Extract the full set of records, then give each one again exactly.

========================

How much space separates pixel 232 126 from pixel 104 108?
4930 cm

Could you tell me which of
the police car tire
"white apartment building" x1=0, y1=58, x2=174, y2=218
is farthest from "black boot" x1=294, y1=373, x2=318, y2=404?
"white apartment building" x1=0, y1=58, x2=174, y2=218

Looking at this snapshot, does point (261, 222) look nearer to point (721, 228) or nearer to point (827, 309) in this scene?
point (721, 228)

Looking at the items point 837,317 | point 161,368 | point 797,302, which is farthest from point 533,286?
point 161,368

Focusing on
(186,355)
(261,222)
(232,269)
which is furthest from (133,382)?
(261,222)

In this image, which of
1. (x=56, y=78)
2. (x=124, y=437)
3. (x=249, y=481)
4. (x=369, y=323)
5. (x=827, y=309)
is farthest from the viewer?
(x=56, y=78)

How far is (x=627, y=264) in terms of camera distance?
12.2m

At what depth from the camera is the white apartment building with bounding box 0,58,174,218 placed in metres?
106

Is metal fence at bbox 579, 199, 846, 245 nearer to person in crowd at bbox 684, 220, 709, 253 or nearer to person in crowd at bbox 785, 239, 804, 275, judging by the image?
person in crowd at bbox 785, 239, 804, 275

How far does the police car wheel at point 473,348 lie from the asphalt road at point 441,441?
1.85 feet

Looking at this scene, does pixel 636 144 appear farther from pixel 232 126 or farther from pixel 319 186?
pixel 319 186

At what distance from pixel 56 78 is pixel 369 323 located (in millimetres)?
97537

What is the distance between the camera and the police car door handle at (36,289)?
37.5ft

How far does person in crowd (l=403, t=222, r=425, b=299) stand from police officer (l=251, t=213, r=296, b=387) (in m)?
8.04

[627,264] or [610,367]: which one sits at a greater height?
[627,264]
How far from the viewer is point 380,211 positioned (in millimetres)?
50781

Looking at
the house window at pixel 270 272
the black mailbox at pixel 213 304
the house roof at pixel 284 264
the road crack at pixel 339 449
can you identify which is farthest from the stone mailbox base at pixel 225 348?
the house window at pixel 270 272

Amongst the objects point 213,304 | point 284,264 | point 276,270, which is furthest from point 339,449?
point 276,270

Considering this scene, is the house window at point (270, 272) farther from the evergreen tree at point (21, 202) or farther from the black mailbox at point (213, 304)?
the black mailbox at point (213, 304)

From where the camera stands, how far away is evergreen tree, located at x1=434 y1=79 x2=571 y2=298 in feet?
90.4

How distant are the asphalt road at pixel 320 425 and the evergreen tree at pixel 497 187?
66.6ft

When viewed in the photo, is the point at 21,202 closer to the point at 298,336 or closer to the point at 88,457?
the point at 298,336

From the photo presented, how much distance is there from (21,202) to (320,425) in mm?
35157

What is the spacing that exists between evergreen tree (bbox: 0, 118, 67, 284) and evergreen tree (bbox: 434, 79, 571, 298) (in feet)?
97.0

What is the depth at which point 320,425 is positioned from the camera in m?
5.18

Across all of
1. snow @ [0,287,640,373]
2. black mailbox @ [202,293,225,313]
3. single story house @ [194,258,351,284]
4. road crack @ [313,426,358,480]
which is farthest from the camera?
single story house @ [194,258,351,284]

========================

## Response
How much space separates pixel 232 126 from pixel 104 108?
4930 cm

Could you tell me which of
the police car tire
"white apartment building" x1=0, y1=58, x2=174, y2=218
is farthest from "black boot" x1=294, y1=373, x2=318, y2=404?
"white apartment building" x1=0, y1=58, x2=174, y2=218

Looking at this snapshot, does point (261, 222) look nearer to point (721, 228) or nearer to point (827, 309) in this scene?
point (721, 228)

Looking at the items point 837,317 | point 161,368 | point 797,302, which is farthest from point 533,286?
point 161,368

Focusing on
(186,355)
(261,222)
(232,269)
which is furthest from (133,382)?
(261,222)

In this image, which of
1. (x=56, y=78)
2. (x=124, y=437)
3. (x=249, y=481)
4. (x=369, y=323)
5. (x=827, y=309)
is farthest from the viewer?
(x=56, y=78)

How far is (x=627, y=264) in terms of camera distance?
12.2m

At what depth from the camera is the white apartment building with bounding box 0,58,174,218 placed in metres?
106

Is metal fence at bbox 579, 199, 846, 245 nearer to person in crowd at bbox 684, 220, 709, 253 or nearer to person in crowd at bbox 785, 239, 804, 275, judging by the image?
person in crowd at bbox 785, 239, 804, 275

How far does the police car wheel at point 473,348 lie from the asphalt road at point 441,441?
1.85 feet

Looking at this scene, does pixel 636 144 appear farther from pixel 232 126 or farther from pixel 319 186?
pixel 319 186

At what distance from pixel 56 78 is pixel 369 323 located (in millimetres)?
97537

What is the distance between the camera and the police car door handle at (36,289)?
37.5ft

How far does person in crowd (l=403, t=222, r=425, b=299) stand from police officer (l=251, t=213, r=296, b=387) (in m)?
8.04

[627,264] or [610,367]: which one sits at a greater height?
[627,264]
How far from the viewer is point 380,211 positioned (in millimetres)?
50781

Looking at
the house window at pixel 270 272
the black mailbox at pixel 213 304
the house roof at pixel 284 264
the road crack at pixel 339 449
can you identify which is farthest from the stone mailbox base at pixel 225 348?
the house window at pixel 270 272

Amongst the objects point 213,304 | point 284,264 | point 276,270, which is furthest from point 339,449?
point 276,270

Considering this scene, is the house window at point (270, 272) farther from the evergreen tree at point (21, 202) or farther from the black mailbox at point (213, 304)?
the black mailbox at point (213, 304)

From where the camera stands, how far away is evergreen tree, located at x1=434 y1=79 x2=571 y2=298 in feet?
90.4

How distant are the asphalt road at pixel 320 425 and the evergreen tree at pixel 497 187?
66.6ft

When viewed in the photo, is the point at 21,202 closer to the point at 298,336 or closer to the point at 88,457?
the point at 298,336

From the photo presented, how much distance is there from (21,202) to (320,425) in mm?
35157

What is the spacing that exists between evergreen tree (bbox: 0, 118, 67, 284) and evergreen tree (bbox: 434, 79, 571, 298) (in feet)?
97.0

What is the depth at which point 320,425 is positioned from the camera in m?
5.18

Across all of
1. snow @ [0,287,640,373]
2. black mailbox @ [202,293,225,313]
3. single story house @ [194,258,351,284]
4. road crack @ [313,426,358,480]
which is farthest from the camera?
single story house @ [194,258,351,284]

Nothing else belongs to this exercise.